PhysicsX - Building Beyond Human Imagination with Foundation Models for Geometry and Physics

As much as physics simulation is a bottleneck to better engineering, so too is human imagination. To build beyond, our researchers have created a foundation model for geometry that understands how any 3D shape relates to any other, and knows what lies between an aircraft wing and a feathered bird’s wing.

Our latest Large Geometry Model, LGM-Aero, has 100M parameters (approximately as many as OpenAI’s GPT1) and has seen 25M diverse 3D shapes. Our foundation model has already been deployed in real-world customer challenges, outperforming current state-of-the art engineering workflows.

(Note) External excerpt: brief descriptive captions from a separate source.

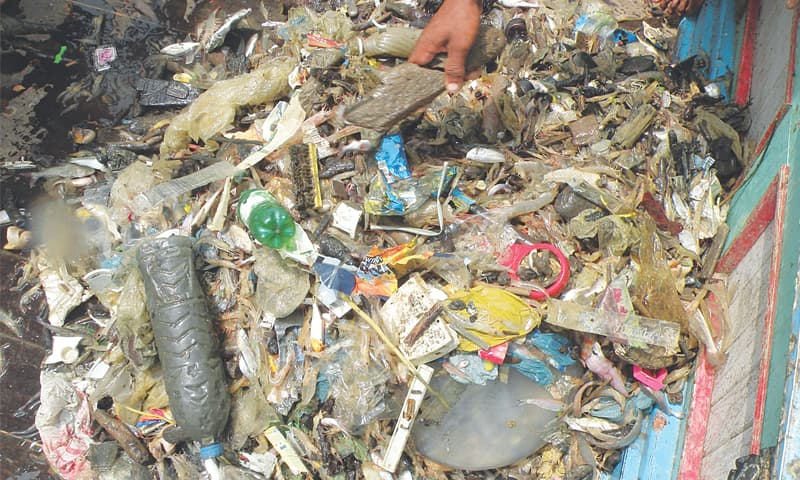 Plastic pollution poses serious threat to marine life
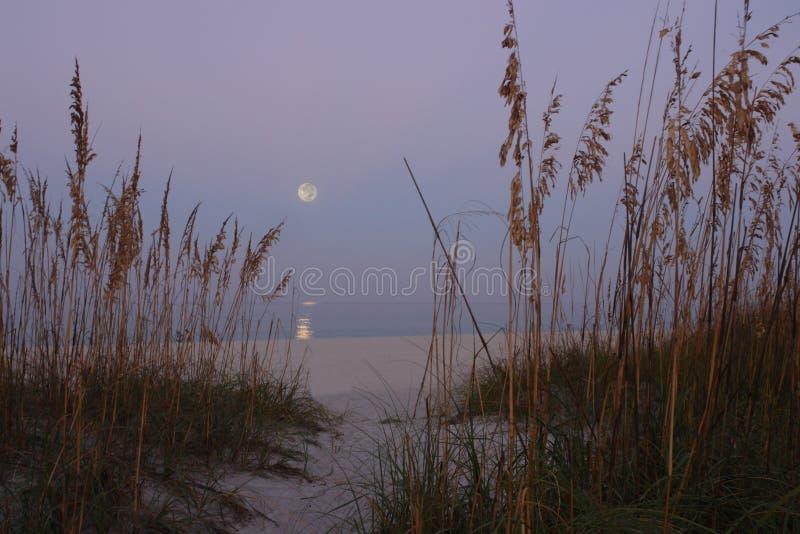 Осеннее полнолуние над Мексиканским заливом стоковые изображения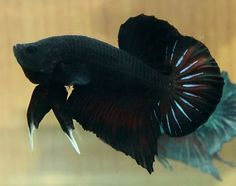 plakat betta fish | Thread: SUPER BLACK Halfmoon Plakat Betta (FREE SHIPPING)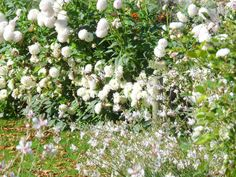 Flowers in the gardens of the Chateau de la Chatonnière, whites and tender green.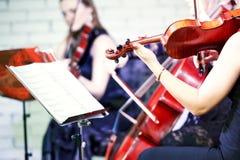 Musicista del giocatore del violino Immagini Stock Libere da Diritti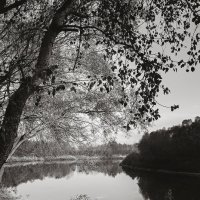 На берегу Десны. :: Андрий Майковский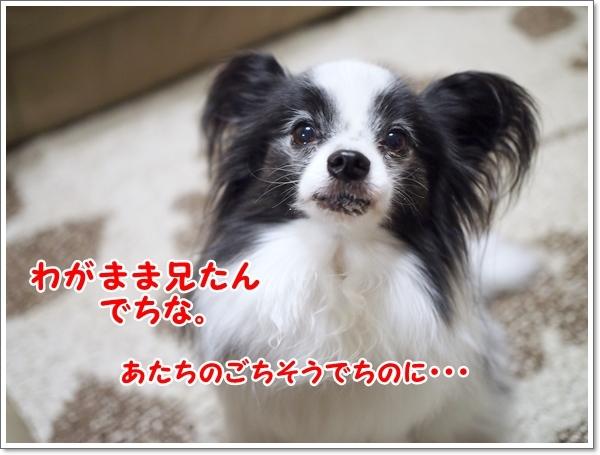 d0013149_00202661.jpg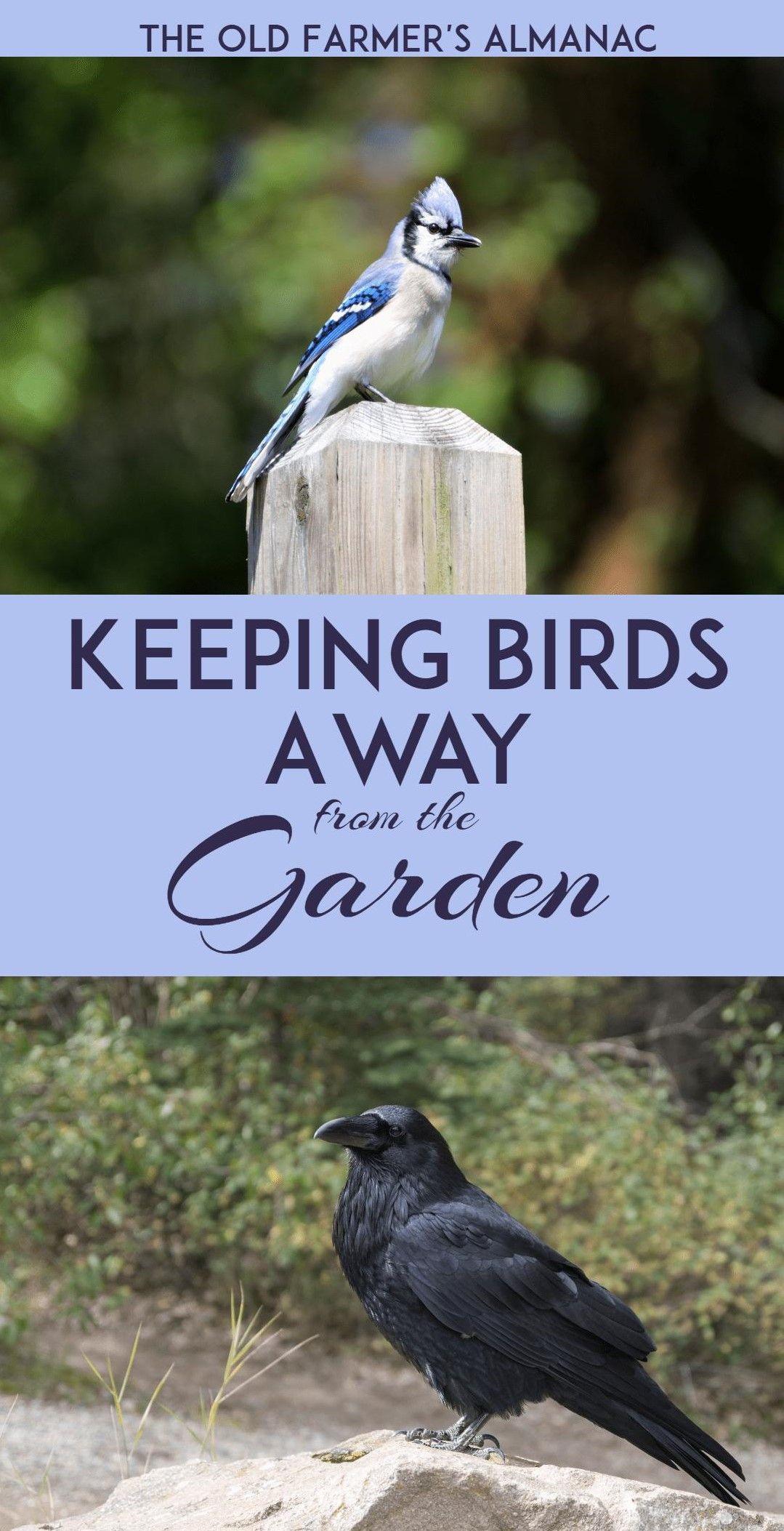 How to keep birds away from your garden birds keep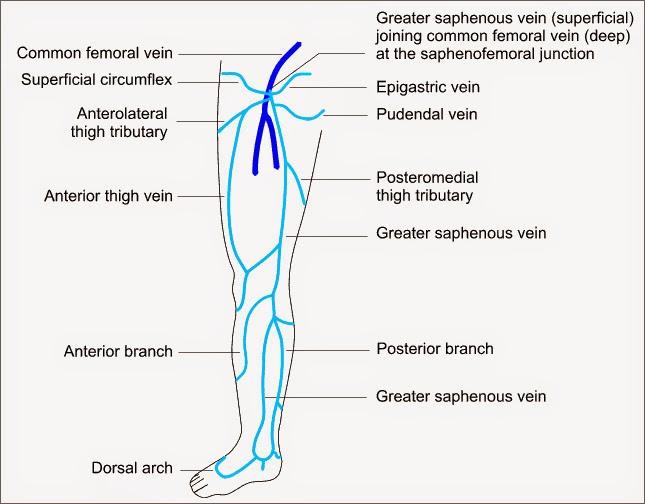 varicosities of the lower limb veins | dipnb clinical tutorials, Cephalic Vein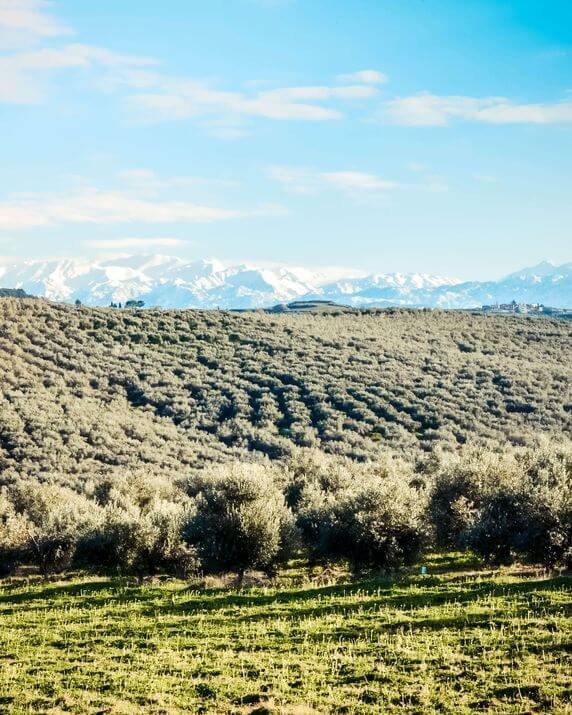 kolymvari region - organic olive groves (3) (1)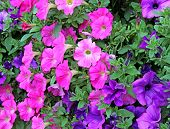 Flowers Of Pink And Purple Petunias
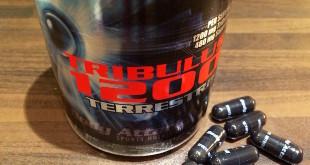 Tribulus Terrestris von Body Attack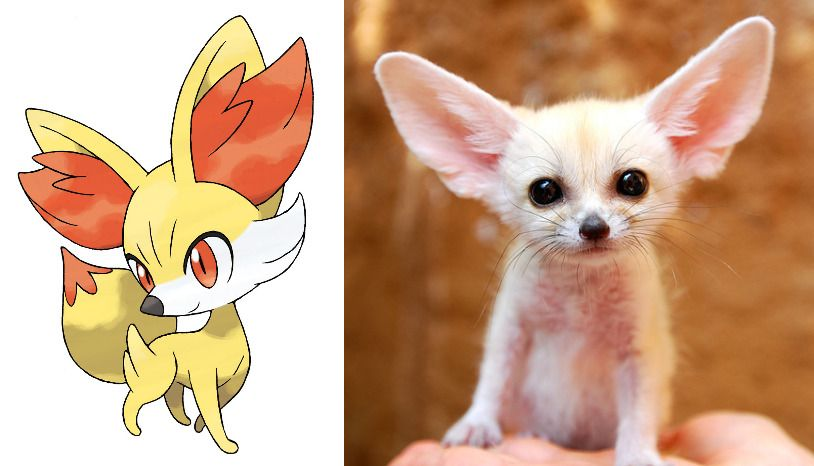 Most Pokémon names can be traced back to real creatures like Fennekin, named after the diminutive fennec fox.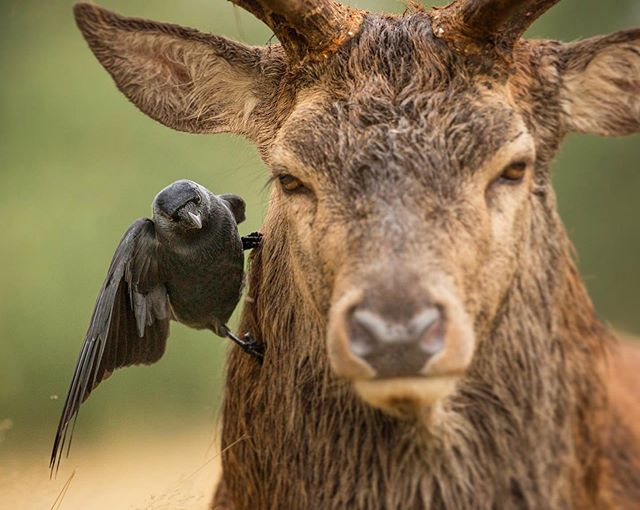 A little Jackdaw fearlessly hops around on a Red Deer stags head, looking for snacks 🐛 #naturephotos #davidandgoliath @bbcearth These important relationship between small and large animals can be seen throughout most of the animal kingdom. From the small Remora fish which follow and clean Great White Sharks, to Oxpecker birds, which remove ticks and other parasites from the skin of Rhinos, symbiotic relationships occur among the most unlikely species. It's always helpful to lend someone a hand after all... ❤️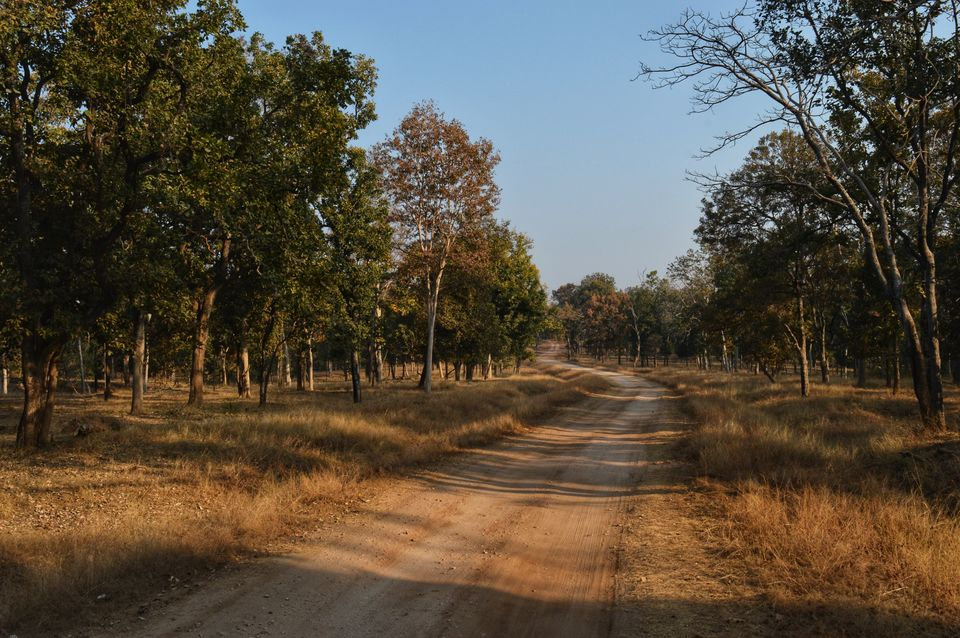 Another Reason to Visit Pench National Park and It's Not the Tigers!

In previous posts we gave an executive overview of the implications of LGM-Aero for engineering and unveiled Ai.rplane, a public-facing reference application that allows anyone to design their own aircraft, powered by LGM-Aero.

In this post, we explore the capabilities of our new model and delve into its architecture and development. We will release a full technical paper with benchmarks soon.
‍

Why do we need foundation models in engineering?

The typical process for engineering physical parts starts with engineers using computer aided design (CAD) to create a precise digital schematic of the part, often with tuneable parameters such as the length of a wing or the size of an inlet. The CAD software then outputs an explicit representation (called a mesh) of the geometry, comprising vertices joined by faces. The mesh is then fed into numerical simulations – such as computational fluid dynamics (CFD) or finite element analysis (FEA) – that are used to estimate the performance characteristics of the design, allowing engineers to understand how their components would perform in the real world and identify potential issues without needing to build physical prototypes.

Engineers then iterate on the design by tuning the parameters based on the insights they gain from simulations. This process usually involves multiple rounds of testing and refinement to reach the necessary performance, requiring hundreds of hours of waiting for simulation results and months of iteration time.

With a foundation model of geometry we are setting out to endogenize the full description of the shape of an object and so make it subject to an optimization process - rather than a small number of ex ante defined parameters pertaining to some starting shape.
‍

1. Constructing representations of geometry for prediction and optimisation

To train a machine learning model that can predict the performance characteristics of a design - unlocking design optimization due to the rapid inference speed of machine learning models over traditional simulation - we require a representation of the design that can be input to a machine learning model.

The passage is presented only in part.